To be done
Copy each of the following entries word for word, keeping every line unchanged.

>>>>>

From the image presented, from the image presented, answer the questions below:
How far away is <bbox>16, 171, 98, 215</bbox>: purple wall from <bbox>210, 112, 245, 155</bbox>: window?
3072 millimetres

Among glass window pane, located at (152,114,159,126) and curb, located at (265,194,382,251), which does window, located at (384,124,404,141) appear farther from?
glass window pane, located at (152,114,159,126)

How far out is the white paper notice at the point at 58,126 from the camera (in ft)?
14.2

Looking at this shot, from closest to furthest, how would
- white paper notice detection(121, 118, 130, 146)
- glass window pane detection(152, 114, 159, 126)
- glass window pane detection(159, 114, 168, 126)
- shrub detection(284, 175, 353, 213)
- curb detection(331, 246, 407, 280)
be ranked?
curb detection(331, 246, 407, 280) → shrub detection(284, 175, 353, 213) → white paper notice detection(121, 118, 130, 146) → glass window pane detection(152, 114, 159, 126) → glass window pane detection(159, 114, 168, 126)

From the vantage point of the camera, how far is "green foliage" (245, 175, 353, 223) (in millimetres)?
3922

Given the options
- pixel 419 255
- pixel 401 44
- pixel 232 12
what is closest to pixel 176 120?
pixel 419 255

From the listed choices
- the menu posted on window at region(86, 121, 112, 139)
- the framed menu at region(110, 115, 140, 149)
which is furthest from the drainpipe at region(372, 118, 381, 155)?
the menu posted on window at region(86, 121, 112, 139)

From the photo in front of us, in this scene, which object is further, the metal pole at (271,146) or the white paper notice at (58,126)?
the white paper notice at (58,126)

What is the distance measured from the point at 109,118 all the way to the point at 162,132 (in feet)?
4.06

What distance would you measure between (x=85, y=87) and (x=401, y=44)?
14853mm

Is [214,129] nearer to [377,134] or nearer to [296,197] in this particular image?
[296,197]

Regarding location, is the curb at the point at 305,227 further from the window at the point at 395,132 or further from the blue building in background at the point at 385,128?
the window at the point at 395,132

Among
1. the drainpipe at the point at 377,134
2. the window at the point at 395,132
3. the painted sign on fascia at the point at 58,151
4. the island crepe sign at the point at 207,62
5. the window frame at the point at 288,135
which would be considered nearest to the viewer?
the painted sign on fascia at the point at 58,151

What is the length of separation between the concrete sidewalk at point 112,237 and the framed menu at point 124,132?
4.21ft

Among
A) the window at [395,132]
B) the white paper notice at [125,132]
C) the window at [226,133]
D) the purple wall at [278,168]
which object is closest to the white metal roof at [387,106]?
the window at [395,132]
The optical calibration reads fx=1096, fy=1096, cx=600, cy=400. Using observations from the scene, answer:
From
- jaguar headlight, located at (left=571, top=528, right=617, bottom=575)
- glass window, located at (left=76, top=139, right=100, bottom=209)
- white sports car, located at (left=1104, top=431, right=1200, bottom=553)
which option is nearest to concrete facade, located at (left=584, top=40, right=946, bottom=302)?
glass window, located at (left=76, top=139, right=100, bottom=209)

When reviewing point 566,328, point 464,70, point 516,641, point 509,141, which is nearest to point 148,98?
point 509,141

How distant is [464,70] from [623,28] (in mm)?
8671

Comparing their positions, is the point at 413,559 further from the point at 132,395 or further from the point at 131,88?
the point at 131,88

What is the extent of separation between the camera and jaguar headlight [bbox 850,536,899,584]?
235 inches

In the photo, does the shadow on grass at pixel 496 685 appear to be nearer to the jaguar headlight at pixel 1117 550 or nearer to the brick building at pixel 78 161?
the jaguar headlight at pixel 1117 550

<<<<<

Result of the task
From the image presented, from the image presented, answer the questions below:
How far away is <bbox>16, 171, 98, 215</bbox>: purple wall from <bbox>210, 112, 245, 155</bbox>: window?
3072 millimetres

Among glass window pane, located at (152,114,159,126) and curb, located at (265,194,382,251), which does window, located at (384,124,404,141) appear farther from?
glass window pane, located at (152,114,159,126)

How far out is the white paper notice at the point at 58,126 from the camera (in ft)?
14.2

Looking at this shot, from closest to furthest, how would
- white paper notice detection(121, 118, 130, 146)
- glass window pane detection(152, 114, 159, 126)
- glass window pane detection(159, 114, 168, 126)
- shrub detection(284, 175, 353, 213)
- curb detection(331, 246, 407, 280)
be ranked?
curb detection(331, 246, 407, 280) → shrub detection(284, 175, 353, 213) → white paper notice detection(121, 118, 130, 146) → glass window pane detection(152, 114, 159, 126) → glass window pane detection(159, 114, 168, 126)

From the vantage point of the camera, how far is "green foliage" (245, 175, 353, 223) (in millimetres)?
3922

Given the options
- pixel 419 255
- pixel 401 44
- pixel 232 12
what is closest to pixel 176 120?
pixel 419 255

From the listed choices
- the menu posted on window at region(86, 121, 112, 139)
- the framed menu at region(110, 115, 140, 149)
which is furthest from the drainpipe at region(372, 118, 381, 155)?
the menu posted on window at region(86, 121, 112, 139)

From the photo in front of us, in this scene, which object is further, the metal pole at (271,146) or the white paper notice at (58,126)?
the white paper notice at (58,126)

What is the distance measured from the point at 109,118 all the way to the point at 162,132 (in feet)?
4.06

What distance would you measure between (x=85, y=87) and (x=401, y=44)?
14853mm

Is [214,129] nearer to [377,134] or nearer to [296,197] in this particular image?
[296,197]

Regarding location, is the curb at the point at 305,227 further from the window at the point at 395,132 or further from the blue building in background at the point at 385,128?
the window at the point at 395,132

Among
1. the drainpipe at the point at 377,134
2. the window at the point at 395,132
3. the painted sign on fascia at the point at 58,151
4. the island crepe sign at the point at 207,62
5. the window frame at the point at 288,135
which would be considered nearest to the viewer?
the painted sign on fascia at the point at 58,151

What is the length of separation between the concrete sidewalk at point 112,237 and the framed menu at point 124,132?
4.21ft

Among
A) the window at [395,132]
B) the white paper notice at [125,132]
C) the window at [226,133]
D) the purple wall at [278,168]
which object is closest to the white metal roof at [387,106]?
the window at [395,132]
The optical calibration reads fx=1096, fy=1096, cx=600, cy=400. Using observations from the scene, answer:
From
- jaguar headlight, located at (left=571, top=528, right=617, bottom=575)
- glass window, located at (left=76, top=139, right=100, bottom=209)
- white sports car, located at (left=1104, top=431, right=1200, bottom=553)
which option is nearest to concrete facade, located at (left=584, top=40, right=946, bottom=302)?
glass window, located at (left=76, top=139, right=100, bottom=209)

When reviewing point 566,328, point 464,70, point 516,641, point 509,141, which is nearest to point 148,98?
point 509,141

How distant is [464,70] from [623,28] (in mm)?
8671

Comparing their positions, is the point at 413,559 further from the point at 132,395 or further from the point at 131,88?
the point at 131,88

What is the extent of separation between the camera and jaguar headlight [bbox 850,536,899,584]?
235 inches

In the photo, does the shadow on grass at pixel 496 685 appear to be nearer to the jaguar headlight at pixel 1117 550 or nearer to the brick building at pixel 78 161?
the jaguar headlight at pixel 1117 550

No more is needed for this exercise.